Vom Hippie zum Rabauken
Bonobo-Männchen sind deutlich aggressiver als bislang gedacht
BOSTON (dpa) - Schimpansen gelten als konfliktbereit, Bonobos als friedfertig. Nun haben Forscher beobachtet, dass männliche Bonobos innerhalb ihrer Gruppe häufiger aggressiv werden als männliche Schimpansen. Die Studie zeigt auch: Bei beiden Arten führt aggressives Verhalten zu größerem Paarungserfolg.
Schimpansen und die kleineren, auch Zwergschimpansen genannten Bonobos sind die nächsten lebenden Verwandten des Menschen. Forscher untersuchen beide Arten, um bestimmte Verhaltensweisen auch beim Menschen besser zu verstehen – etwa die Evolution von Aggression. Bisher wurde oft angenommen, dass Schimpansen und Bonobos grundlegend verschieden sind: konf liktbereite Schimpansen versus friedfertige Bonobos. Männliche Schimpansen sind dafür bekannt, dass sie Weibchen sexuell nötigen und mitunter Artgenossen töten. Bei Bonobo-Männchen wurde das bisher nicht beobachtet. Forscher vermuteten, dass Aggressionen bei männlichen Bonobos zu einem geringeren Fortpflanzungserfolg führen würden.
Ein Forschungsteam um die Anthropologin Maud Mouginot von der Universität Boston verglich nun Aggressionen von Bonobos und Schimpansen. Die Forscher untersuchten das Verhalten von drei Bonobo-Gruppen im Kokolopori-Reservat in der Demokratischen Republik Kongo und zwei Schimpansen-Gruppen im Gombe-Nationalpark in Tansania. Insgesamt beobachteten sie zwölf Bonobos und 14 Schimpansen, indem sie ihnen den ganzen Tag folgten und jede aggressive Interaktion notierten. Dabei untersuchten sie auch, wem gegenüber die Tiere aggressiv waren und ob sie dabei körperlich wurden oder nicht.

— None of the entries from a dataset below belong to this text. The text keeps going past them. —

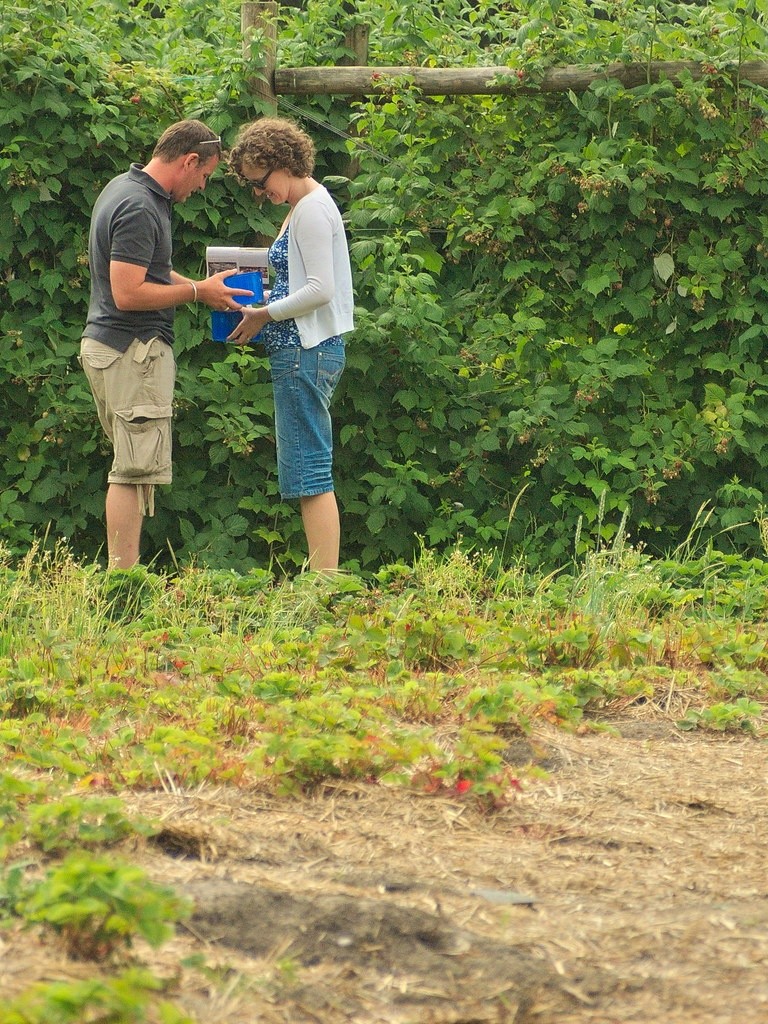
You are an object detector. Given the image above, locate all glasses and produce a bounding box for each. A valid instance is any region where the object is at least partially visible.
[250,167,275,190]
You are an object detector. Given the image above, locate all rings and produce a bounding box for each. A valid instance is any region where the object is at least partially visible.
[224,306,230,312]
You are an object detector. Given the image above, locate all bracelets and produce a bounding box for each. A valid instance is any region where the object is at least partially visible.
[189,282,198,302]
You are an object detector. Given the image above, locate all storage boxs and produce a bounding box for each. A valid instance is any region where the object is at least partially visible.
[222,271,265,308]
[211,310,261,344]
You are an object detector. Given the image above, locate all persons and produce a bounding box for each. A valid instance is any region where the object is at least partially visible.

Überraschenderweise stellte das Team fest, dass sich männliche Bonobos häufiger aggressiv verhielten als männliche Schimpansen. Zwar verliefen Auseinandersetzungen bei Bonobos meist harmloser. Doch insgesamt zählten die Forschenden etwa dreimal so viele aggressive Interaktionen und körperliche Angriffe bei Bonobos wie bei Schimpansen. Während männliche Bonobos vor allem gegenüber anderen Männchen aggressiv waren, verhielten sich männliche Schimpansen eher aggressiv gegenüber Weibchen. Schimpansen-Männchen bildeten zudem häufiger Koalitionen, um andere Schimpansen anzugreifen. Die Forscher beobachteten solche Zusammenschlüsse in gut 13 Prozent aller aggressiven Interaktionen, bei Bonobo-Männchen in nur einem Prozent der Fälle. Solche Koalitionen könnten möglicherweise ein Grund dafür sein, dass aggressives Verhalten bei Schimpansen seltener vorkommt, spekuliert das Team. Wenn ganze Gruppen von Männchen aufeinander losgingen, sei die Gefahr von Verletzungen oder gar Todesfällen größer. Derartige Kämpfe könnten Gruppen mitunter so sehr schwächen, dass sie sich nicht mehr gegen Schimpansen anderer Gemeinschaften verteidigen könnten. Bei beiden Primatenarten steigere Aggression den Fortpflanzungserfolg. Bei einer Bonobo-Gruppe im Kokolopori-Reservat stammten 80 Prozent der Nachkommen von nur zwei Männchen – von jenen mit dem ausgeprägtesten Gewaltverhalten. „Wir haben nicht erwartet, dass aggressivere Bonobo-Männchen öfter mit Weibchen kopulieren“, so Mouginot. Denn während bei Schimpansen die Männchen die ranghöchsten Tiere sind und Weibchen zur Paarung zwingen, dominieren in Bonobo-Gemeinschaften die Weibchen.